Passage provided:

════════════════════

During a news conference on Thursday, June 2, at the College’s Washington, DC, office, ACS leaders called for bipartisan solutions to reduce the rising number of deaths and serious injuries seen in trauma centers daily as the result of firearm violence—including the recent massacre of children in Uvalde, TX, and two surgeons in Tulsa, OK.
“This is a public health crisis, not a political debate. The American College of Surgeons is committed to crafting solutions that save lives and minimize preventable death,” said ACS Executive Director Patricia L. Turner, MD, MBA, FACS. “We are unwilling to wait for another tragedy to befall another community when we believe we have a series of actions that will have an impact.”
She explained that trauma surgeons are practical problem solvers who see and live through this crisis every day, treating patients who are victims of attempted suicides, homicides, and who suffer other grievous injuries from firearms. “We must be an integral part of the solution to reduce the rising number of deaths we see every year.”

════════════════════

Required action 1:
According to the passage on the ACS news conference, who is the ACS Executive Director?
Required action 2:
Swap "trauma centers" for "emergency departments" in the news conference passage, then write out the part from "During a news" to "in Tulsa, OK.".
Required action 3:
Proceed with the news conference passage, picking up after its final sentence.

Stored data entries
════════════════════

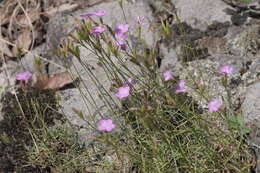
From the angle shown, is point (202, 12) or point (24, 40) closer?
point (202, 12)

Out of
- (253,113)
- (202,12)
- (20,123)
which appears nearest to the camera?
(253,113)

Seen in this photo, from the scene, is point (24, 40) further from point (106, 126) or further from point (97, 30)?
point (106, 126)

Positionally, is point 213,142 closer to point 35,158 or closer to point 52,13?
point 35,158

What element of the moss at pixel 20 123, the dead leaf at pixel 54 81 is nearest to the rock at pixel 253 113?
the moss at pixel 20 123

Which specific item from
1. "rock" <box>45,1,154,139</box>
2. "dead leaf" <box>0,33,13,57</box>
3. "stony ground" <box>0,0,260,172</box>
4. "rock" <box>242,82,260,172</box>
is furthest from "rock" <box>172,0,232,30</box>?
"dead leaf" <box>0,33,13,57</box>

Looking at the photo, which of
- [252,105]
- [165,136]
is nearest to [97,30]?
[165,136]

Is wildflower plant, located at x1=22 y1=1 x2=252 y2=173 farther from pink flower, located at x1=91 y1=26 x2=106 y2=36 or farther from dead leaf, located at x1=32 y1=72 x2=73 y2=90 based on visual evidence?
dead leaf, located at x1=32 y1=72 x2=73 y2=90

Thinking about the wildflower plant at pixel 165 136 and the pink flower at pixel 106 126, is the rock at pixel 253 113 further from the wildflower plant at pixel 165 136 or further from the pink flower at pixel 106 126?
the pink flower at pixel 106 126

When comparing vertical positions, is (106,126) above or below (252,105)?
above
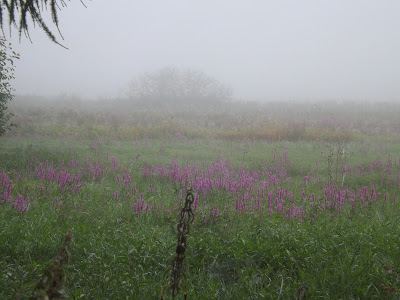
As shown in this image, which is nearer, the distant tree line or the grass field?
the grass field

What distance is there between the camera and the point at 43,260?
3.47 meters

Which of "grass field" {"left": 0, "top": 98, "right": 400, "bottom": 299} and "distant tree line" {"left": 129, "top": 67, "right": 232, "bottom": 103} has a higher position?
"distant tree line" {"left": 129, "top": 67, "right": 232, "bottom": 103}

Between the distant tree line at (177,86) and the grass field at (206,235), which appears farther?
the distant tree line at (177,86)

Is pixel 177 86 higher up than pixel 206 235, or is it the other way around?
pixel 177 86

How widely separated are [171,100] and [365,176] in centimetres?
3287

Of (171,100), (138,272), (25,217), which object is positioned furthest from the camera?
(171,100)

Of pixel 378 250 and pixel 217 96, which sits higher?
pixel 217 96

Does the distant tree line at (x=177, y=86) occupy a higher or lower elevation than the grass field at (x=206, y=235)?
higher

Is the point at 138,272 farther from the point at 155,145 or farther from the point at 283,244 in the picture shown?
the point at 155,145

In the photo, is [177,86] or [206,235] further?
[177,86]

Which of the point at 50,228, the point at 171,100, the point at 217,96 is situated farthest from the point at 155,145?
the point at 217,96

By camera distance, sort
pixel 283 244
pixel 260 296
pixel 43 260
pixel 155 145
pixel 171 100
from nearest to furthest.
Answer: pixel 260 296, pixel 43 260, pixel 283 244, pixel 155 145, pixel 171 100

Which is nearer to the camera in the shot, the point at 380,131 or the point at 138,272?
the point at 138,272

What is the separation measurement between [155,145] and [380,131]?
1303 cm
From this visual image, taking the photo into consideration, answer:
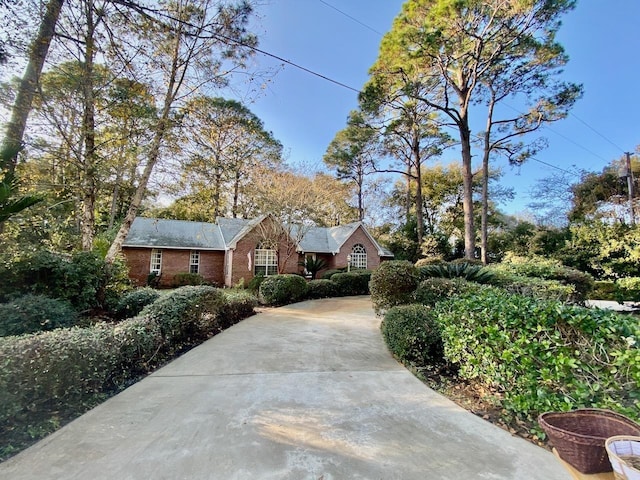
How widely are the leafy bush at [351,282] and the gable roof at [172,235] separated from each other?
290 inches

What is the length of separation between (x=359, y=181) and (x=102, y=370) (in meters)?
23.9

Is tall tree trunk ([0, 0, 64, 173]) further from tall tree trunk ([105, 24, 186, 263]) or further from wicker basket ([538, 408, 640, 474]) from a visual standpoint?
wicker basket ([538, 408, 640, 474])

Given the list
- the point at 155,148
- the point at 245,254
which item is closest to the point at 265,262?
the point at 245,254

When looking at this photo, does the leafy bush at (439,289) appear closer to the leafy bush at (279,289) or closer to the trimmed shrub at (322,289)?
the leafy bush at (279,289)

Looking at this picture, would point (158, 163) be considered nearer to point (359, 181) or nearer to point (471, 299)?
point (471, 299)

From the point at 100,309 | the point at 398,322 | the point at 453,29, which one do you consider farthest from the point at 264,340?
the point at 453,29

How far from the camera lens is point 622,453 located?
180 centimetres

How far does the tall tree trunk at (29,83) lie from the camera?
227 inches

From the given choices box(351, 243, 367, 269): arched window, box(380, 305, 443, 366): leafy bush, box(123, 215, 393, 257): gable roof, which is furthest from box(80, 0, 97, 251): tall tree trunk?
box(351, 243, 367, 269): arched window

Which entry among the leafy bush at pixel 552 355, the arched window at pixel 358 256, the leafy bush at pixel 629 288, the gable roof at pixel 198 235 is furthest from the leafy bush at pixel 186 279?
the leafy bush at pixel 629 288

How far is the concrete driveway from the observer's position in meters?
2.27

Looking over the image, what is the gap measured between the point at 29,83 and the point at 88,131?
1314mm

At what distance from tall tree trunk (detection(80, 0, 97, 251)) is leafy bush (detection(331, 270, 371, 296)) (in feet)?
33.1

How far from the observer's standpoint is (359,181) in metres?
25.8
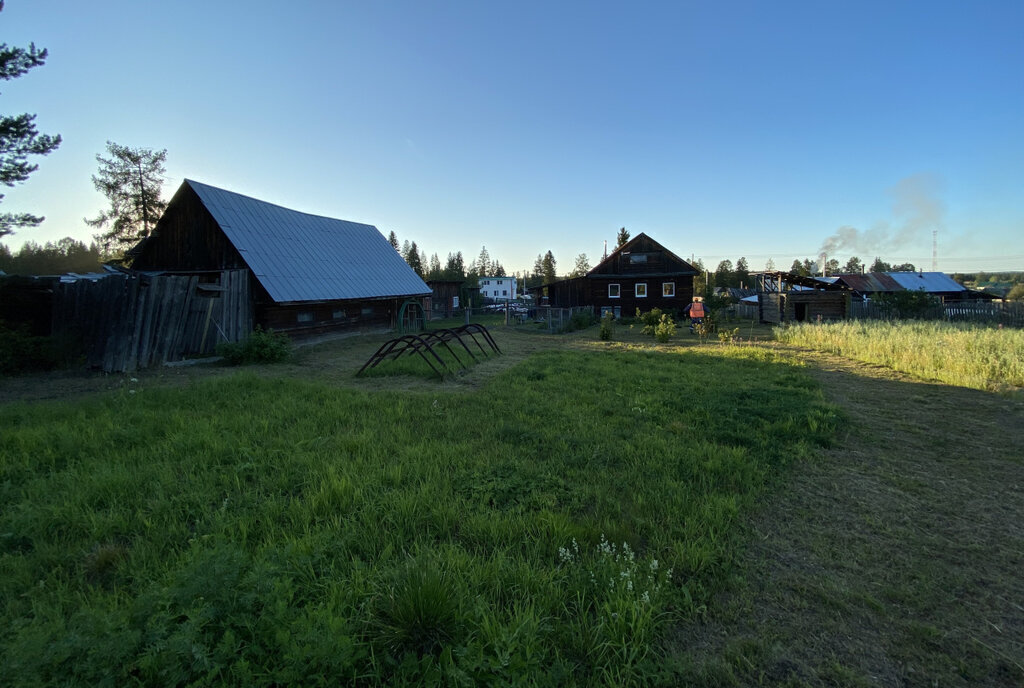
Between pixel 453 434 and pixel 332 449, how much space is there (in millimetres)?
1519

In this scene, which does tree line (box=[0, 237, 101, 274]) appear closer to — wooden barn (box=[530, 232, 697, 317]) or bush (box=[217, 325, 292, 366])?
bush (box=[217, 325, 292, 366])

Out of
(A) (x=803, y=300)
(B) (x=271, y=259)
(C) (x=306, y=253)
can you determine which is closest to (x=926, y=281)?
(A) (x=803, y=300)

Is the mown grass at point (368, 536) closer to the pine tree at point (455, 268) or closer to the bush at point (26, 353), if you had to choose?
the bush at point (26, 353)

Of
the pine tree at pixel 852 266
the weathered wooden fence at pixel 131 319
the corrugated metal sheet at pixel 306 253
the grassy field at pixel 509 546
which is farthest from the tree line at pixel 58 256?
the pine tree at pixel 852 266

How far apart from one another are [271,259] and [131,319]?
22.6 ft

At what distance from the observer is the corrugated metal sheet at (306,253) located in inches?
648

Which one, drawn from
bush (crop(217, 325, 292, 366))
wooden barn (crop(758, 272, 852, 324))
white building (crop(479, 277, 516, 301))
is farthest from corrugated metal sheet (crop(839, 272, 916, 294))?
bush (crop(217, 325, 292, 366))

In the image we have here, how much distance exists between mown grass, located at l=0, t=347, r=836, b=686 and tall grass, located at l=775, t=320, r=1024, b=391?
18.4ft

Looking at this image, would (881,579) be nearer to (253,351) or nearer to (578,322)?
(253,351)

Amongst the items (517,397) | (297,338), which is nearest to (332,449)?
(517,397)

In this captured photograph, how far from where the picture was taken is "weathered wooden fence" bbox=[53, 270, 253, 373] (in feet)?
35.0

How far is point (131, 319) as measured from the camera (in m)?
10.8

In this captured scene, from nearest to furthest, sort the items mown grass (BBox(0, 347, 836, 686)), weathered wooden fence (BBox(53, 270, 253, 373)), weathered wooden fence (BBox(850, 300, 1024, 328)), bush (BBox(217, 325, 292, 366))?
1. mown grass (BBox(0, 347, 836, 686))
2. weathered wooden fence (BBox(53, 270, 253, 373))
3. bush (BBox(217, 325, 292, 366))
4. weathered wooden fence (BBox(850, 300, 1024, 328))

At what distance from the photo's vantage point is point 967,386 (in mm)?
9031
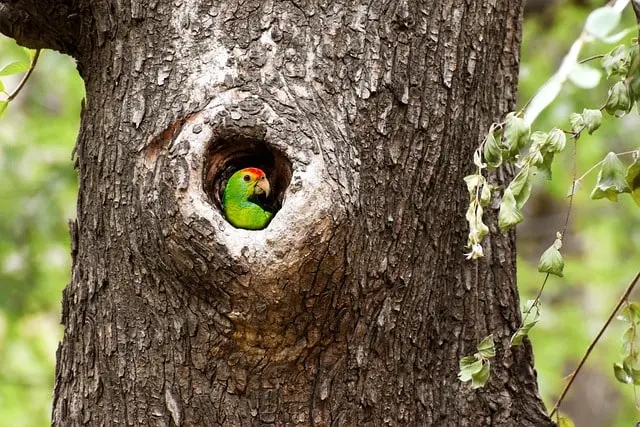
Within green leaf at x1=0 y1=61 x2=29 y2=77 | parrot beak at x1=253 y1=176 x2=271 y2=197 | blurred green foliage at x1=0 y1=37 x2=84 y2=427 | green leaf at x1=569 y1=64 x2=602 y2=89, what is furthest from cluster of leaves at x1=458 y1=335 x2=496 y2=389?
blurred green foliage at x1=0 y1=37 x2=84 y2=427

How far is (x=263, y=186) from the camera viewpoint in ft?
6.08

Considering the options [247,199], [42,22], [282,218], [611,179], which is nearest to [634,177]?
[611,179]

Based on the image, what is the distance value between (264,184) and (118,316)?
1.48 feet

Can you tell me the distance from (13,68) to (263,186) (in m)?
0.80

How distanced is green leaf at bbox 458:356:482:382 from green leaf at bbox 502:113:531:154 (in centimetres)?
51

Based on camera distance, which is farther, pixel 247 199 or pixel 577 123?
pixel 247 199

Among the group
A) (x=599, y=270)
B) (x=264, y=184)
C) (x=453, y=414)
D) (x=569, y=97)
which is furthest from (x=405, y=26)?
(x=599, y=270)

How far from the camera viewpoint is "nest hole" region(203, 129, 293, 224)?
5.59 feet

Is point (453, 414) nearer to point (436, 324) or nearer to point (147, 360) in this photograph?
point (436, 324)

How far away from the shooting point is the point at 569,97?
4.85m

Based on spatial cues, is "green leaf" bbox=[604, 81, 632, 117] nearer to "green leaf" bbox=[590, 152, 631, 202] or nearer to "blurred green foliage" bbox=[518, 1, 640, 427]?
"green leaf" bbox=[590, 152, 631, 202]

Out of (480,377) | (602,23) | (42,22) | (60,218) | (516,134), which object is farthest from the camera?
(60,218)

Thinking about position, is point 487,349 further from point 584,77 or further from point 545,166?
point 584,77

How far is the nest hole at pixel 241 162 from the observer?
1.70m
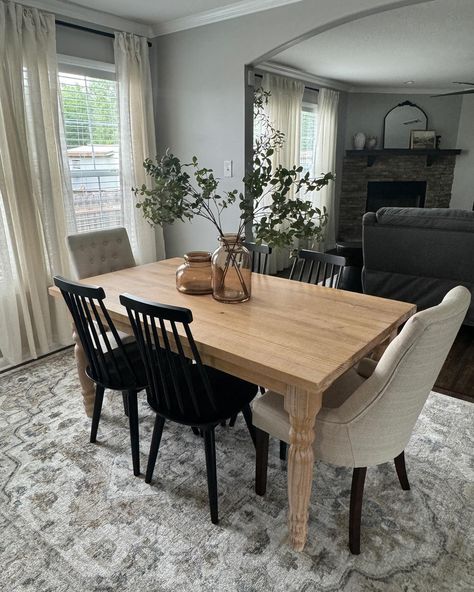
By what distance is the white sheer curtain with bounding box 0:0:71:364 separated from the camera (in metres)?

════════════════════

Answer box 1:
Patricia L. Turner, MD, MBA, FACS.

Answer box 2:
During a news conference on Thursday, June 2, at the College’s Washington, DC, office, ACS leaders called for bipartisan solutions to reduce the rising number of deaths and serious injuries seen in emergency departments daily as the result of firearm violence—including the recent massacre of children in Uvalde, TX, and two surgeons in Tulsa, OK.

Answer box 3:
The ACS Committee on Trauma Firearms Strategy Team (FAST) is urging adoption of consensus-driven recommendations created in 2018 that would reduce firearm violence. The FAST recommendations cover 13 areas, including background checks, registration, licensure, firearm education and training, safe storage practices, red flag laws, mental health issues, and more research to better inform an approach going forward and address the root causes of violence.
“These comprehensive recommendations provide a road map to a solution and can have an immediate impact on saving lives,” said Eileen M, Bulger, MD, FACS, Medical Director of ACS Trauma Programs.
Trauma surgeon and Immediate-Past Director of ACS Trauma Programs Ronald M. Stewart, MD, FACS, provided a compelling frontline perspective on the crisis. Dr. Stewart, who chairs the department of surgery at University Hospital in San Antonio, TX, explained that he has been in the unfortunate position of caring for victims from two of the largest mass shootings in modern US history—the Sutherland Springs First Baptist Church and Uvalde school shootings—and described the “horrific” injuries inflicted by high-velocity weapons.
“These tragedies are preventable. We can prevent these atrocities,” he said.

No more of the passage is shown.